Bordalo, Gennaioli, La Porta, and Shleifer revisit several leading puzzles about the aggregate stock market by incorporating into a standard dividend discount model survey expectations of earnings of S&P 500 firms. Using survey expectations, while keeping discount rates constant, explains a significant part of "excess" stock price volatility, price-earnings ratio variation, and return predictability. The evidence is consistent with a mechanism in which good news about fundamentals leads to excessively optimistic forecasts of earnings, especially at long horizons, which inflate stock prices and lead to subsequent low returns. Relaxing rational expectations of fundamentals in a standard asset pricing model accounts for stock market anomalies in a parsimonious way.
In addition to the conference paper, the research was distributed as NBER Working Paper w27283, which may be a more recent version.
The behavioral finance literature has provided over a dozen explanations for the so-called excessive trading puzzle - retail investors trade a lot even though more trading hurts their performance. It is difficult to use transaction data to differentiate these explanations as they share similar predictions by design. To confront this challenge, Liu, Peng, Xiong, and Xiong design and administer a nation-wide survey among retail investors to elicit their responses to an exhaustive list of trading motives. By merging survey responses with account-level transaction data, they validate survey responses with actual trading behaviors and compare the power of survey-based and transaction-based measures of trading motives. A horse race among survey-based trading motives suggests that overconfidence in having information advantage and gambling preference quantitatively dominate other explanations. Moreover, other popular arguments such as neglect of trading cost do not contribute to excessive trading.

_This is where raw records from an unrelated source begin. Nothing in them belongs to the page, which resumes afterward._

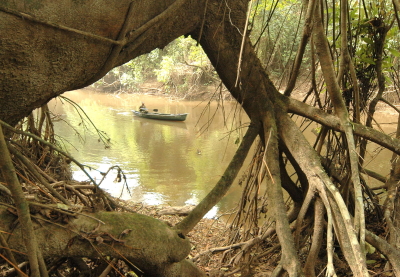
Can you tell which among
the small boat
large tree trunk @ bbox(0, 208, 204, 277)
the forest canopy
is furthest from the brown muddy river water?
large tree trunk @ bbox(0, 208, 204, 277)

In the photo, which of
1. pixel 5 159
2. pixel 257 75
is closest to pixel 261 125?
pixel 257 75

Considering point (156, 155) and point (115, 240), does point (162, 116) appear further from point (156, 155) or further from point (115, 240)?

Ben-David, Li, Rossi, and Song show that correlated demand that is driven by performance chasing creates positive feedback in stock returns, and explains a substantial fraction of the premia of asset pricing factors. Between 1991 and 2018, mutual fund investors chased Morningstar's fund ratings regardless of methodology. Until mid-2002, funds in the best-performing styles received high ratings, and as a result, investors' flows introduced style-level price pressures and positive feedback loops in the underlying equity market. A 2002 revision to Morningstar's methodology equalized investors' demand across styles. The researchers show that the decline in correlated demand explains half of factor profitability, especially for factors that were most exposed to the change in Morningstar's methodology and for momentum.